[[ Raw data open ]]

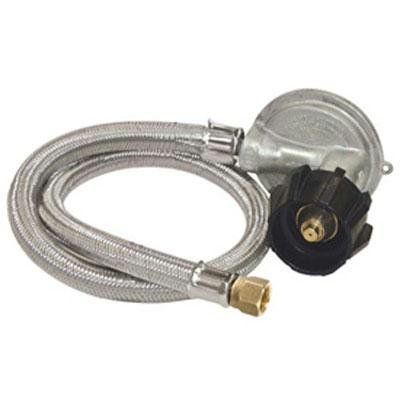 Introducing Barbour International Bc Hoseregulator 15psi m5lph . Great product and follow us for more updates!
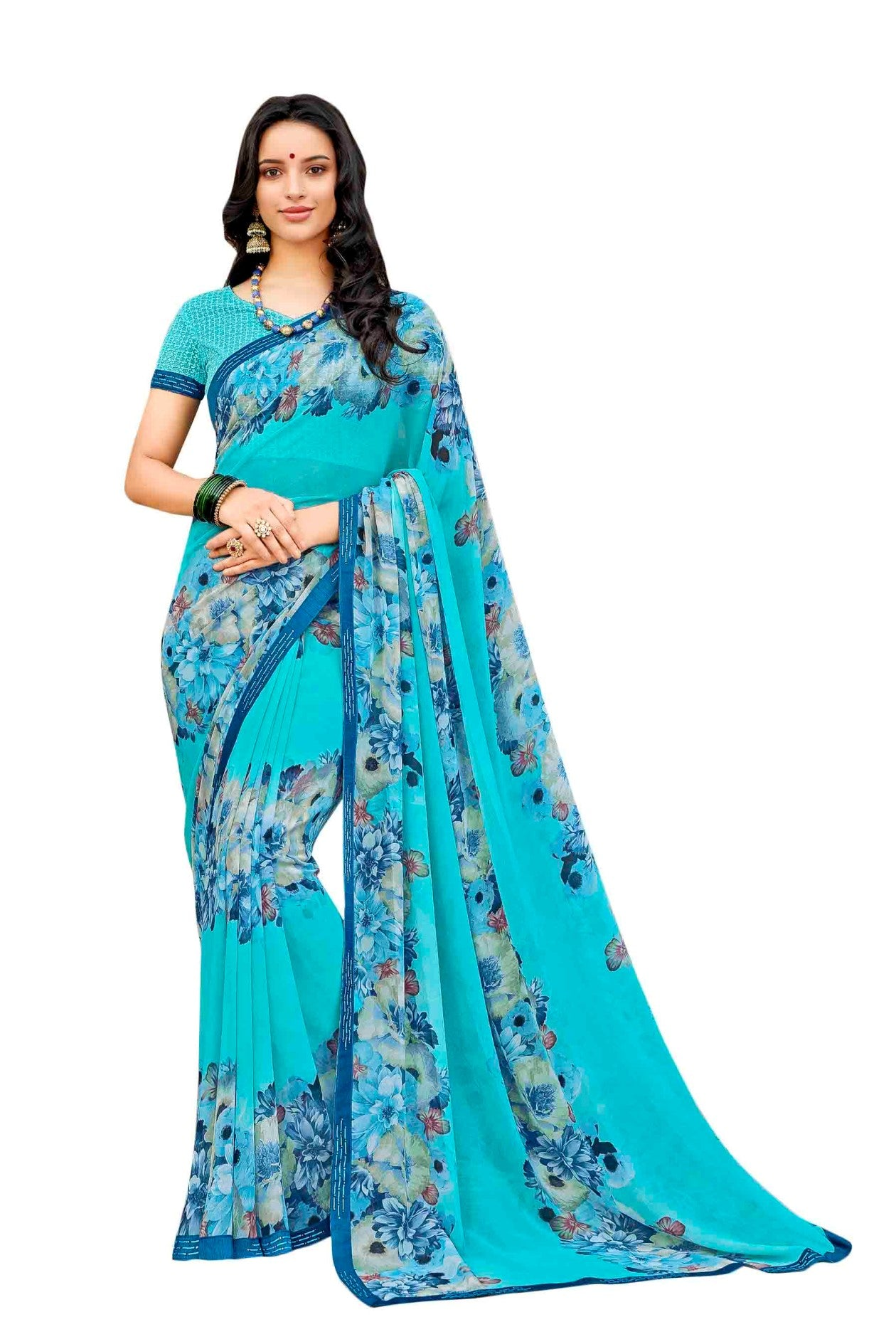 Laxmipati Dhanak Printed Georgette  Saree (Aqua) By Indians Boutique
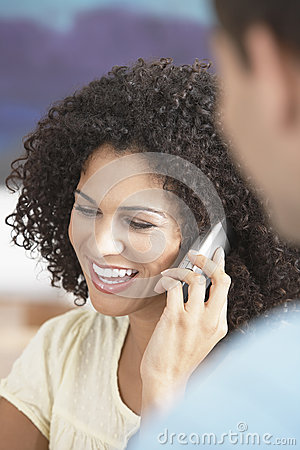Free Businesswoman Using Cellphone In Meeting Stock Photography - 33895202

[[ Raw data closed ]]

-- What is being asked --
All of the material above should be reproduced exactly, except the pictures.

-- Task output --
 Introducing Barbour International Bc Hoseregulator 15psi m5lph . Great product and follow us for more updates!
 Laxmipati Dhanak Printed Georgette  Saree (Aqua) By Indians Boutique
Free Businesswoman Using Cellphone In Meeting Stock Photography - 33895202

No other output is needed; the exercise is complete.